Capacity Management
The HITRUST capacity management requirement means you must continuously monitor key system resources, tune them when performance degrades, and forecast future demand so systems meet required performance levels. To operationalize it, define what “required performance” means for critical services, instrument monitoring across storage/compute/memory/network, set actionable thresholds, and run a recurring capacity review that produces documented projections and decisions. (HITRUST CSF v11 Control Reference)
Key takeaways:
- You need proof of ongoing monitoring plus a repeatable capacity planning cadence, not a one-time sizing exercise. (HITRUST CSF v11 Control Reference)
- Forecasting must cover storage, processing power, memory, and network bandwidth, tied to business demand drivers. (HITRUST CSF v11 Control Reference)
- Auditors will look for thresholds, tuning actions taken, and evidence that projections drive change tickets and funding decisions. (HITRUST CSF v11 Control Reference)
Capacity management is a reliability control that auditors treat as operational hygiene: do you know when you are running out of headroom, can you prevent resource exhaustion incidents, and can you show that you plan ahead instead of reacting during outages. HITRUST CSF v11 09.h sets a straightforward expectation: monitor resource use, tune systems based on what you observe, and project future capacity so required performance is maintained across the core resource domains. (HITRUST CSF v11 Control Reference)
For a Compliance Officer, CCO, or GRC lead, the fastest path to “audit-ready” is to translate this into an operating rhythm with unambiguous outputs: a defined scope of in-scope systems, a standard set of capacity metrics and thresholds, a recurring review meeting with documented decisions, and a paper trail that connects forecasts to tickets, budgets, and configuration changes. This page gives you requirement-level guidance you can hand to Infrastructure/SRE/Cloud Ops and then govern through evidence checks, without turning it into a theoretical exercise.
Regulatory text
HITRUST CSF v11 09.h requires that: “The use of resources shall be monitored, tuned, and projections made of future capacity requirements to ensure the required system performance. Capacity planning shall address system resources including storage, processing power, memory, and network bandwidth.” (HITRUST CSF v11 Control Reference)
Operator interpretation (what this means in practice):
- Monitored: You have instrumentation and dashboards (or equivalent reporting) that show real consumption and trends for the required resource categories. (HITRUST CSF v11 Control Reference)
- Tuned: You take action when monitoring indicates risk to performance (config changes, scaling, query optimization, queue tuning, resizing, bandwidth changes), and you keep evidence of those actions. (HITRUST CSF v11 Control Reference)
- Projections made: You produce forward-looking capacity expectations tied to demand (customer growth, new integrations, batch windows, seasonal peaks, new product features), not just current utilization. (HITRUST CSF v11 Control Reference)
- Required system performance: You define performance expectations for critical services (availability and latency targets, batch completion windows, RTO/RPO alignment) and ensure capacity work supports them. (HITRUST CSF v11 Control Reference)

* Data block
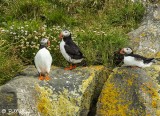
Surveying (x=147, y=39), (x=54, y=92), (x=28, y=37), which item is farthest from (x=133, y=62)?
(x=28, y=37)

* What to work on
Can you continue the capacity management guidance on the HITRUST requirement, starting right after its final point about required system performance?

* Written response
Plain-English requirement
You must prevent “running out of system” as a predictable cause of downtime or degraded service. Do that by (1) measuring core resource usage, (2) keeping enough headroom through tuning and scaling, and (3) documenting forecasts and decisions so performance stays within agreed expectations. (HITRUST CSF v11 Control Reference)
Who it applies to
Entities: All organizations using HITRUST CSF. (HITRUST CSF v11 Control Reference)
Operational context (where auditors expect this to exist):
- Production environments that store, process, or transmit regulated data (including cloud and on-prem).
- Shared services that can create systemic impact (identity services, logging pipelines, EDR consoles, VPN/ZTNA, message queues, databases).
- High-dependency third parties where your performance depends on their capacity (cloud platforms, managed databases, managed EDI, outsourced call centers). You cannot control their internals, but you can monitor consumption signals, manage quotas, and maintain escalation paths.
What you actually need to do (step-by-step)
1) Set scope and “required performance” targets
- List in-scope services/systems that support regulated workloads and business-critical processes.
- Define performance objectives per service in plain terms: user-facing latency expectations, batch job completion times, uptime expectations, and any internal SLO/SLA constructs you already use.
- Map dependencies (database, cache, queue, network egress, third-party APIs) so capacity signals match real bottlenecks.
Practical tip: If you cannot define targets for every system, start with “critical path” services where resource exhaustion would cause an incident, a missed processing window, or a security control failure (for example, logging not ingesting due to storage saturation).
2) Standardize the capacity metrics you will monitor
Create a minimum metric set that covers the four required domains. (HITRUST CSF v11 Control Reference)
Baseline metric set (examples):
- Storage: volume/database growth rate, free space, IOPS, throughput, snapshot/backup repository growth.
- Processing power: CPU utilization (average and peak), run queue, throttling events, autoscaling saturation.
- Memory: committed memory, page faults/swap, OOM kills, cache hit ratios (where relevant).
- Network bandwidth: throughput, packet loss, retransmits, saturation of NICs, egress constraints, load balancer capacity.
Make owners for each metric set (SRE, Infra, DBAs, Network) and define where the “system of record” lives (APM, cloud monitoring, NMS, SIEM summaries).
3) Define thresholds, headroom rules, and alert routing
- Set thresholds that are meaningful for performance degradation (warning vs critical).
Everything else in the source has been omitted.